• WHAT THE EXERCISE ASKS: Put the lines from the line with "Is the point at 130,239" to the line with "4356 centimetres" into a two-column CSV with the headers text and answer. Give one row for each item and its answer, quote every field, and turn line breaks into spaces.

:: WORKING DATA ::

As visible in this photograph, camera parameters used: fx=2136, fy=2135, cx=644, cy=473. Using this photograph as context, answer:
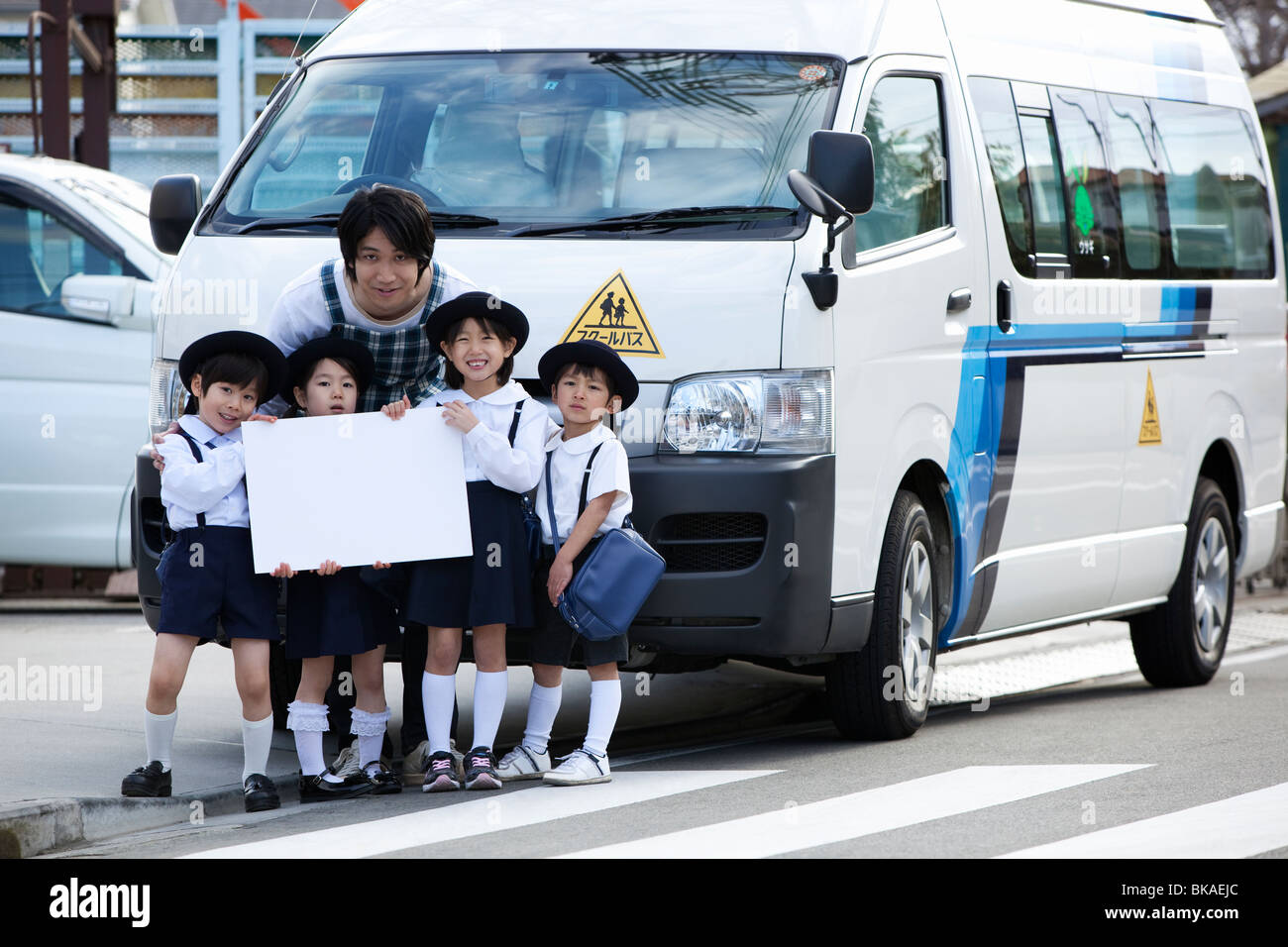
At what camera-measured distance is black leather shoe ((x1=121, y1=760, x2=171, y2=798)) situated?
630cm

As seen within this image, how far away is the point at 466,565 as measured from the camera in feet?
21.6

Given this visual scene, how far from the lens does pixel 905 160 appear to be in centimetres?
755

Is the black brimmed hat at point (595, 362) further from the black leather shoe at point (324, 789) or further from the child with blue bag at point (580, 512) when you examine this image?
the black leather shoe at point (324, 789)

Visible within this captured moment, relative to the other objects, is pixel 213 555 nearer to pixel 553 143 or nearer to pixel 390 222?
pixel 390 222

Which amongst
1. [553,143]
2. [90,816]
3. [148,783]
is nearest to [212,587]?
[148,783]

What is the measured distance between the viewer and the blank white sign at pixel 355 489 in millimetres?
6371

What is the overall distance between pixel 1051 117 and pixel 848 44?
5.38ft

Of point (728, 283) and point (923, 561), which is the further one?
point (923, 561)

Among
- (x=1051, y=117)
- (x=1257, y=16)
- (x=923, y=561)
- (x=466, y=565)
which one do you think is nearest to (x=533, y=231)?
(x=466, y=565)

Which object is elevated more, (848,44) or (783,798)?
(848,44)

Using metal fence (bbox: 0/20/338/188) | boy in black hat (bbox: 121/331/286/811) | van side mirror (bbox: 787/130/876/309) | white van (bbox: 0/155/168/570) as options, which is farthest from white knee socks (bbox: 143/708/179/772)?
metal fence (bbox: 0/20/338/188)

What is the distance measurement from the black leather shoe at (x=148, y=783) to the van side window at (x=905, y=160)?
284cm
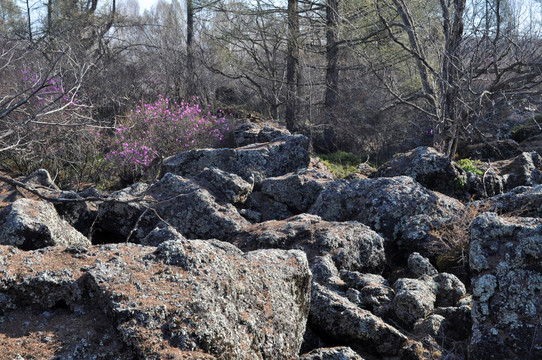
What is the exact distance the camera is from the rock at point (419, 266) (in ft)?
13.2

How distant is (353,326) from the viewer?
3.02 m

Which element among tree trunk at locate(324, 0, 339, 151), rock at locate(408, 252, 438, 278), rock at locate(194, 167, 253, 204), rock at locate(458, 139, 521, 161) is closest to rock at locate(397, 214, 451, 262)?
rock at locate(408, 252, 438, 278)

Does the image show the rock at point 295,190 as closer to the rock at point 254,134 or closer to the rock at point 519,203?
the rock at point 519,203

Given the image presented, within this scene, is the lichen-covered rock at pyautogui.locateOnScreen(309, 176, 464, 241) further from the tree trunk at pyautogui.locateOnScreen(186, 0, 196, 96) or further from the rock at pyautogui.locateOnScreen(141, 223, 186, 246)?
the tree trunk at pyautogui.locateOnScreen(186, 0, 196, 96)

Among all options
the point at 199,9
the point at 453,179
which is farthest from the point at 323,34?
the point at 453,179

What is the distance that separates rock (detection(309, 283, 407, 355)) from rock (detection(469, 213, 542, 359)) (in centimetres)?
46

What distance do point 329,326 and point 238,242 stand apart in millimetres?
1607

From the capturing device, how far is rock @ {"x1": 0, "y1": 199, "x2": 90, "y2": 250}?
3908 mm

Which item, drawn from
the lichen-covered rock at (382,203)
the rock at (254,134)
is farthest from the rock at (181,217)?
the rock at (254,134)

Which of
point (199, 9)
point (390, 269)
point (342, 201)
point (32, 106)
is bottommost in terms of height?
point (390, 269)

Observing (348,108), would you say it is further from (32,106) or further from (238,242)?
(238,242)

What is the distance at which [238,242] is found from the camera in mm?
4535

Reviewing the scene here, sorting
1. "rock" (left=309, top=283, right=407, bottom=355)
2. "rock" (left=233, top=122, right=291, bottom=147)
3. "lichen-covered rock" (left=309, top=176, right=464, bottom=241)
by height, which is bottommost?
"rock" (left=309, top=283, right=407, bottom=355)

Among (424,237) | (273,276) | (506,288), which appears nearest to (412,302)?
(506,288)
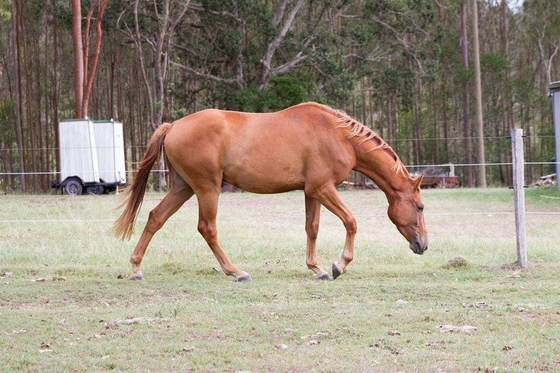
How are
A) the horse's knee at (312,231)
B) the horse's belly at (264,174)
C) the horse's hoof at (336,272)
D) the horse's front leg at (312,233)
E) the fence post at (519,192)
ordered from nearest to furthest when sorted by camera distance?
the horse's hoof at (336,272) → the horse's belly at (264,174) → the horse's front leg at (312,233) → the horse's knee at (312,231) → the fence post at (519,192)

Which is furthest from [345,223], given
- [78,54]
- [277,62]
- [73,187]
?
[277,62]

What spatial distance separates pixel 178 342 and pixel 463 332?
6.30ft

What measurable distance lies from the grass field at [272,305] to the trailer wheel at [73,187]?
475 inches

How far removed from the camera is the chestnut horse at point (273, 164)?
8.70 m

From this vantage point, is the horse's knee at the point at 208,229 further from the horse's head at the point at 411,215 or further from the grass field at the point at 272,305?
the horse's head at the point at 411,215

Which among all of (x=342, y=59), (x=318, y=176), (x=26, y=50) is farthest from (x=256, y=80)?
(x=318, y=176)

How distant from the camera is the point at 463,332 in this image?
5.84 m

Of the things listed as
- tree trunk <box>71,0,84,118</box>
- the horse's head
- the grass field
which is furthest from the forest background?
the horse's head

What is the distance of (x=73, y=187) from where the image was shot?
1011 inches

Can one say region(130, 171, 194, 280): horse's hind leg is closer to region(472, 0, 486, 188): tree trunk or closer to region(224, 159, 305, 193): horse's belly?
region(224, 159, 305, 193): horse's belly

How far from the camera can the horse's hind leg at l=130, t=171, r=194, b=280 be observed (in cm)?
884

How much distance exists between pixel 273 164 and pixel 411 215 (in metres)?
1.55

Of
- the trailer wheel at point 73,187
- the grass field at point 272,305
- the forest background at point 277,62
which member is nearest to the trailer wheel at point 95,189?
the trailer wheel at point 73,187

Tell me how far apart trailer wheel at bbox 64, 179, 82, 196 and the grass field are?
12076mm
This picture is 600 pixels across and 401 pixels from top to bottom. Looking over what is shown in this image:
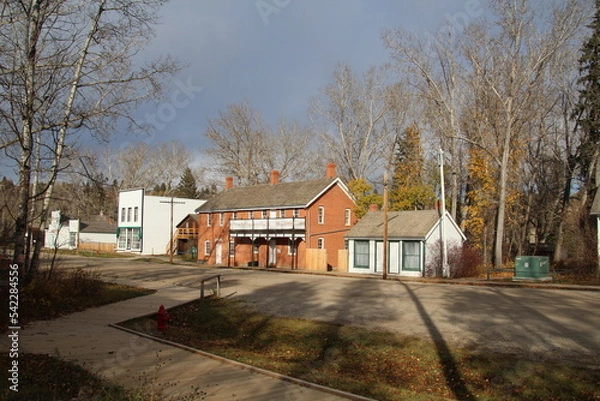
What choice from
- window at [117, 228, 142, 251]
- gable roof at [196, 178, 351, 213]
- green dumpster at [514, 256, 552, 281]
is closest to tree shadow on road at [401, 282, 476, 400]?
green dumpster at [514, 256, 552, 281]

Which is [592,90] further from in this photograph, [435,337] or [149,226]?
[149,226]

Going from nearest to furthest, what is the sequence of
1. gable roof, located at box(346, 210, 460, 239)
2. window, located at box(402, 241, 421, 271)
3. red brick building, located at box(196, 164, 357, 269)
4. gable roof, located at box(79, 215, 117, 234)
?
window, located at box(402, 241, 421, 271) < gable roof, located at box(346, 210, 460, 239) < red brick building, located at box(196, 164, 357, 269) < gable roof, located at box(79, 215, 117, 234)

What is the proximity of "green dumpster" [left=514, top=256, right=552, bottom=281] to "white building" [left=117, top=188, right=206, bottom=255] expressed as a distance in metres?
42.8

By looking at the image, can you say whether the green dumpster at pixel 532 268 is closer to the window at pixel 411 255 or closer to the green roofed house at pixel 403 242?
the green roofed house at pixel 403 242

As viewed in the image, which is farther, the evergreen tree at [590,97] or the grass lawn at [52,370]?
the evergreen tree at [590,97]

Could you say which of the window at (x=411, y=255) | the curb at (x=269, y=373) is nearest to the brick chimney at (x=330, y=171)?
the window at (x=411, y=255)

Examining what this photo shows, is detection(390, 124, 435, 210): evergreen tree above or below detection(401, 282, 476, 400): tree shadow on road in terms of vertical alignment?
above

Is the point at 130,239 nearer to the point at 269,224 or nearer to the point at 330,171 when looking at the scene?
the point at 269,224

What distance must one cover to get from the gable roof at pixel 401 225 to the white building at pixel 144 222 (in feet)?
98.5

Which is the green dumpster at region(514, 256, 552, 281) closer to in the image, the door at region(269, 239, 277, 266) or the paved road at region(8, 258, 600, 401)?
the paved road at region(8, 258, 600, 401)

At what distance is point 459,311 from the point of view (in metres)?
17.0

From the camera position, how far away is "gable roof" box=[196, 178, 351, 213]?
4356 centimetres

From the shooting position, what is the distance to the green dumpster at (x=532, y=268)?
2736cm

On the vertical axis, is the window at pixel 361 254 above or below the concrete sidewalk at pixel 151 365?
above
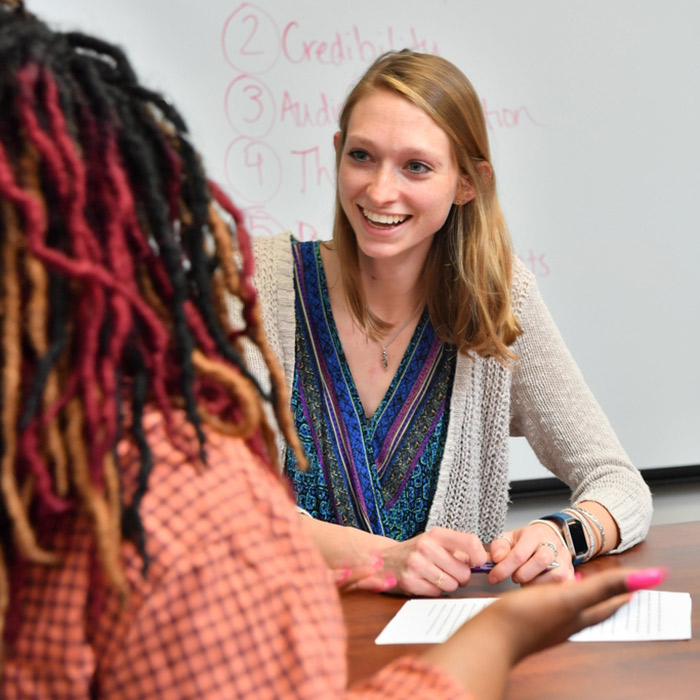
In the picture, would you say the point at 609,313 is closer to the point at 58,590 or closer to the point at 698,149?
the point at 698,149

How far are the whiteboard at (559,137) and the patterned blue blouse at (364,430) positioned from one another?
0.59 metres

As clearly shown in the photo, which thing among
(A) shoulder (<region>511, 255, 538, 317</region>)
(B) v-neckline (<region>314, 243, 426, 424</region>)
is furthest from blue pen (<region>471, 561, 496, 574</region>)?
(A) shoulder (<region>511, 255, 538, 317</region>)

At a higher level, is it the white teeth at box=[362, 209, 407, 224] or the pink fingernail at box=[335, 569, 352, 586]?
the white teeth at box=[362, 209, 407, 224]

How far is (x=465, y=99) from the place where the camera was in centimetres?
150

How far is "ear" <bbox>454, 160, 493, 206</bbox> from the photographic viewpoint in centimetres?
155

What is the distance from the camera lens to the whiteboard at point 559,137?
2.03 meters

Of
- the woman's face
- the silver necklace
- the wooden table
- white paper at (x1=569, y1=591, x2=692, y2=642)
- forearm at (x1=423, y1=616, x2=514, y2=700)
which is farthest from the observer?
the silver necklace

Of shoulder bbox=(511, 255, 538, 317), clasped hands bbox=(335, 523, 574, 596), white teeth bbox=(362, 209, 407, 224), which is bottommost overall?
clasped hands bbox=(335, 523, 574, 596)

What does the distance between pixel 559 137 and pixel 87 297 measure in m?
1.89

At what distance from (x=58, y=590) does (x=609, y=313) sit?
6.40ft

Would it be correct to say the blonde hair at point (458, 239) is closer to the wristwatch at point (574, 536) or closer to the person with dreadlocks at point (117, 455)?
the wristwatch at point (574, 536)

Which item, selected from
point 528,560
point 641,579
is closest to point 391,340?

:::

• TASK SOLUTION:
text,answer
"Is the point at 130,239 nearer to the point at 269,224 or nearer to the point at 330,171 when looking at the scene?","the point at 269,224"
"What distance must one cover to get from the gable roof at pixel 401 225 to the white building at pixel 144 222 (in feet)?","98.5"
"Which is the green dumpster at region(514, 256, 552, 281) closer to in the image, the door at region(269, 239, 277, 266) or the paved road at region(8, 258, 600, 401)?","the paved road at region(8, 258, 600, 401)"
"At what distance is point 459,311 from the point of view (in metres)?","17.0"
"From the camera position, how far away is ""gable roof"" box=[196, 178, 351, 213]?","4356 centimetres"